Great fitness begins with a walk!
Walking is an ideal form of exercise for many reasons. You don't need special equipment to do it, it can be done by almost anyone, and you can do it almost anywhere! As an added bonus, there are numerous health benefits from starting a regular walking program:
Good for your heart: Walking regularly can result in a reduction of high blood pressure and high cholesterol, both of which contribute to heart disease.
Improves balance: This can help lower your risk of falls. This risk increases as we get older.
Strengthens bones and joints: Walking is easier on your joints than running or aerobics (which are high impact activities). It also reduces your risk for osteoporosis.
Weight control, more energy, better sleep: All benefits of a regular physical activity program.
Exercise Extra: Walking shouldn't hurt. If it does, see your family physician.
Morning Exercise Works!
More than 90% of those who exercise consistently have a morning fitness routine. If you want to exercise on a regular basis, the odds are in your favor if you squeeze your workout into the a.m. Morning exercise also has the following benefits:
· Exercising early in the morning "jump starts" your metabolism, keeping it elevated for hours, sometimes for up to 24 hours!
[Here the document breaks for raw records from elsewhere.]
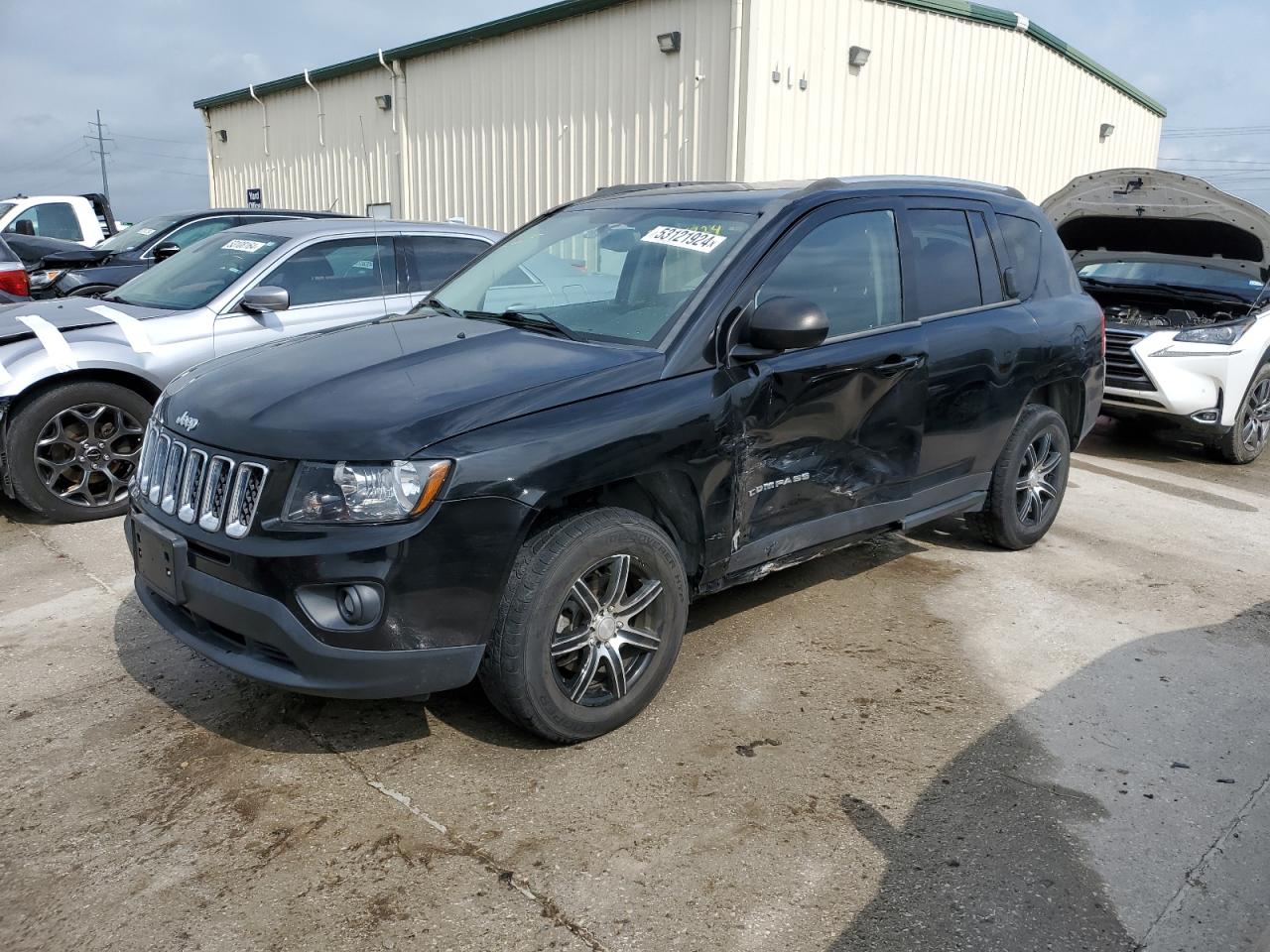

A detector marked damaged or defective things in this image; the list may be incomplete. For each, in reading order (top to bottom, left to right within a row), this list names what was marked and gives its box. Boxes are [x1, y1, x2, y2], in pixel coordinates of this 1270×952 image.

dented front door [721, 201, 929, 573]
white damaged car [1046, 173, 1264, 469]
damaged body panel [1041, 170, 1270, 461]
crack in concrete [21, 523, 114, 596]
crack in concrete [291, 721, 611, 949]
crack in concrete [1137, 772, 1270, 949]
As a result, you'll be burning more calories all day long--just because you exercised in the morning.
· Exercising in the morning energizes you for the day--not to mention that gratifying feeling of virtue you have knowing you've done something disciplined and good for you. (Much better than a worm!)
· Studies have shown that exercise significantly increases mental acuity--a benefit that lasts four to ten hours after your workout ends. Exercising in the a.m. means you get to harness that brainpower, instead of wasting it while you're snoozing.
· Assuming you make exercise a true priority, it shouldn't be a major problem to get up 30 to 60 minutes earlier--especially since regular exercise generally means a higher quality of sleep, which in turn means you'll probably require less sleep. (If getting up 30 to 60 minutes earlier each day seems too daunting, you can ease into it with 10 to 20 minutes at first.)
· When you exercise at about the same time every morning--especially if you wake up regularly at about the same time--you're regulating your body's endocrine system and circadian rhythms. Your body learns that you do the same thing just about every day, and it begins to prepare for waking and exercise several hours before you actually open your eyes.
St Stay Active in front of the TV
According to A.C. Nielsen, Americans spend an average of more than four hours a day watching TV. Next time you click on your favorite show, instead of plopping on the couch, try some of these conditioning moves.
Aerobic: Spend 10 cardio minutes on the stationary bike or Treadmill.
Strength: 2 sets of wall sits, lateral raises with small dumbbells, and standing bicep curls.
Flexibility: 10 minutes of side and arm stretches, neck relaxers and calf stretches.
Squeeze in exercise and you'll have more time for other things.